外鎌山山頂で西阿公に伝わる古いうた
 「桜井町史」827頁には以下の記述があります。
 西阿公(さいあこう)は最後におよんで、忍阪の外鎌山に大事な宝物を山頂の地中に埋めて討死したのだと云う。
 地中に埋められたのは西阿公が大切にしていた純金の鳥であった。
この鳥は西阿公が亡くなってからも、毎年、旧正月の早朝、一日だけ出て一声鳴くと云う。
 そしてこの鳥の埋めた場所は、山頂にあった「うつぎ」という木の根元で、今も
「金(かね)欲しくば外鎌(とかま)の山の、三葉うつぎの根を堀りやせ」
と云う俚謡(りよう)がある。
 俚謡(りよう)とは民謡の同意語。明治から昭和20年代まで用いられたが、今日では死語となっている。

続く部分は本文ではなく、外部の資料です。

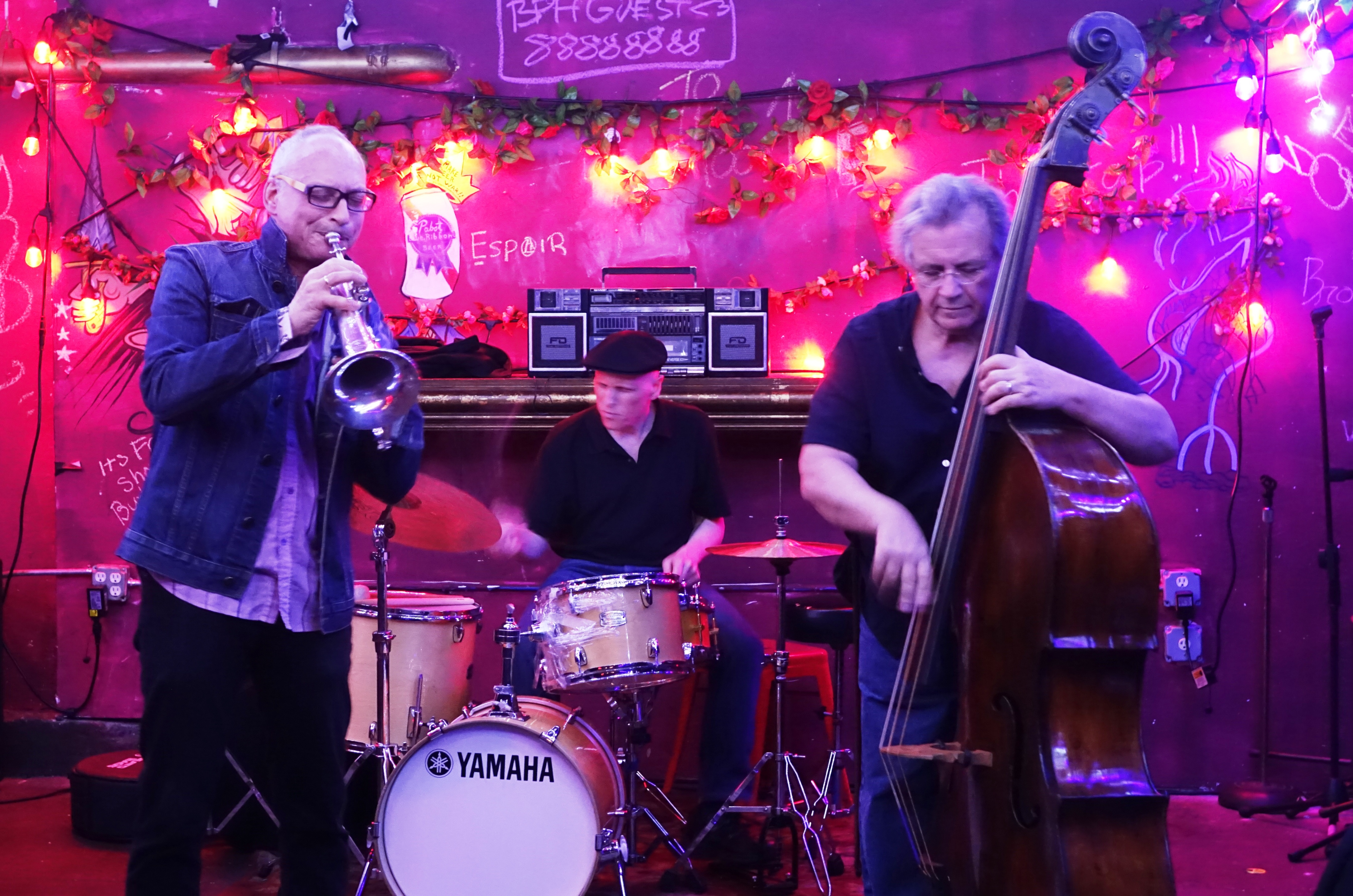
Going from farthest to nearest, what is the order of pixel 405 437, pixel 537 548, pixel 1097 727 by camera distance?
pixel 537 548, pixel 405 437, pixel 1097 727

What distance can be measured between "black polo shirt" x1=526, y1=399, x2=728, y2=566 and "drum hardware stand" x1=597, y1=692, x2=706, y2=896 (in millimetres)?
620

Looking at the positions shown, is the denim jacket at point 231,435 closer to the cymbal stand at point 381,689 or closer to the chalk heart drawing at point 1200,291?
the cymbal stand at point 381,689

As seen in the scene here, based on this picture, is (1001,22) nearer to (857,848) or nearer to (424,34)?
(424,34)

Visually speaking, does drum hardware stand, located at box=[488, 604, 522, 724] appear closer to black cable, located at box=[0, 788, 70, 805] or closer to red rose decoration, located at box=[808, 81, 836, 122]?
black cable, located at box=[0, 788, 70, 805]

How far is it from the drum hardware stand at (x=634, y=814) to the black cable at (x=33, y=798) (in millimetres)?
2365

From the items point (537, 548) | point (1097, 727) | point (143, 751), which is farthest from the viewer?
point (537, 548)

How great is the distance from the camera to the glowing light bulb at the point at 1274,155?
15.7 feet

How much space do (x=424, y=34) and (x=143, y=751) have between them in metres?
3.70

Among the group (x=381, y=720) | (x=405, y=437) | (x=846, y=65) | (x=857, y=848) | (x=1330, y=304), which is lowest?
(x=857, y=848)

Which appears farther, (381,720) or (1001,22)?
(1001,22)

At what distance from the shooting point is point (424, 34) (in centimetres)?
513

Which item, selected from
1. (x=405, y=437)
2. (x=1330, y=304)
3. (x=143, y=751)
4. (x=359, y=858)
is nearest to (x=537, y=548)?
(x=359, y=858)

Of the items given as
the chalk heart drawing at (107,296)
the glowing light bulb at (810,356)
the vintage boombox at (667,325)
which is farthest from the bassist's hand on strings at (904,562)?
the chalk heart drawing at (107,296)

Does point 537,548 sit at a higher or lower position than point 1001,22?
lower
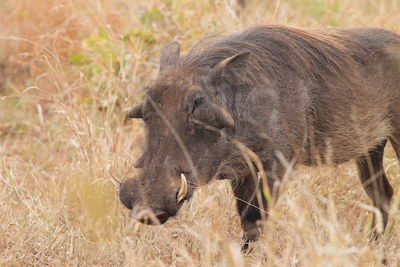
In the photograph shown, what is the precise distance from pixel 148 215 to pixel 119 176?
1.27 metres

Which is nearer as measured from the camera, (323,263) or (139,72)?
(323,263)

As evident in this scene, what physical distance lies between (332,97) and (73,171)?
164 cm

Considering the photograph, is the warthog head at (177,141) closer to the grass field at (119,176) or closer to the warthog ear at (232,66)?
the warthog ear at (232,66)

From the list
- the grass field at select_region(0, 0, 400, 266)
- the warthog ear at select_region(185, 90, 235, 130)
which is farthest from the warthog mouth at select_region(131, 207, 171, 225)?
the warthog ear at select_region(185, 90, 235, 130)

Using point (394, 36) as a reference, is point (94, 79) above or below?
below

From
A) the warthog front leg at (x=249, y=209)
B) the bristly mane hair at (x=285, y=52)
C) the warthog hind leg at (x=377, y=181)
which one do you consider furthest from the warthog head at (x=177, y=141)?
the warthog hind leg at (x=377, y=181)

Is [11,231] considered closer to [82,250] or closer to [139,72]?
[82,250]

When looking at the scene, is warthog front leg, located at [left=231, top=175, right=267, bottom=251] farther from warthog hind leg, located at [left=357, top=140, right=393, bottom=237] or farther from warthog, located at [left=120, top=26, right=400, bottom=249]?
warthog hind leg, located at [left=357, top=140, right=393, bottom=237]

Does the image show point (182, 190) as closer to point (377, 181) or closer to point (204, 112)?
point (204, 112)

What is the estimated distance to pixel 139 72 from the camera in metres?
5.97

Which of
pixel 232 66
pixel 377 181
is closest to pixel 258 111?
pixel 232 66

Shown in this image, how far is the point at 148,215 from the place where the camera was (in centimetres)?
312

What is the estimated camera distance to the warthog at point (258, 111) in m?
3.29

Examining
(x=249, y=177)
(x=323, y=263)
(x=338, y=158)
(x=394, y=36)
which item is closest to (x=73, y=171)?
(x=249, y=177)
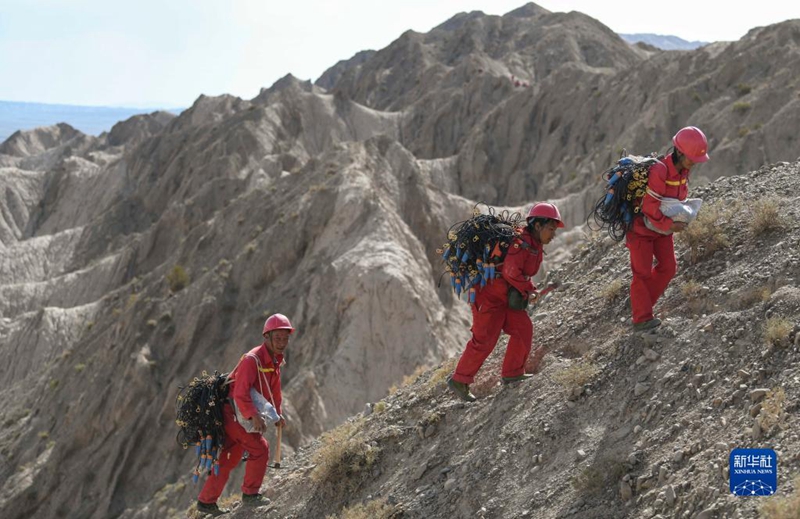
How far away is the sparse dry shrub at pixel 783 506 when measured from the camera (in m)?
4.96

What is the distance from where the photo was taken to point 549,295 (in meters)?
10.4

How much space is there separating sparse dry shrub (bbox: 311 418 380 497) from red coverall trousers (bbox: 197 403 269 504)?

「民間で歌い伝えられた歌、さとうた、俗謡」をいい、田舎(いなか)らしい唄(うた)、田舎の唄、都会のように洗練されていない唄などをさす語であった。        

          岡山文夫(桜井市観光ボランティア 朝倉台在住)

三つ葉ウツギは5~6月に、若枝の先に円錐形の、小さな白い花を複数つける。両性花。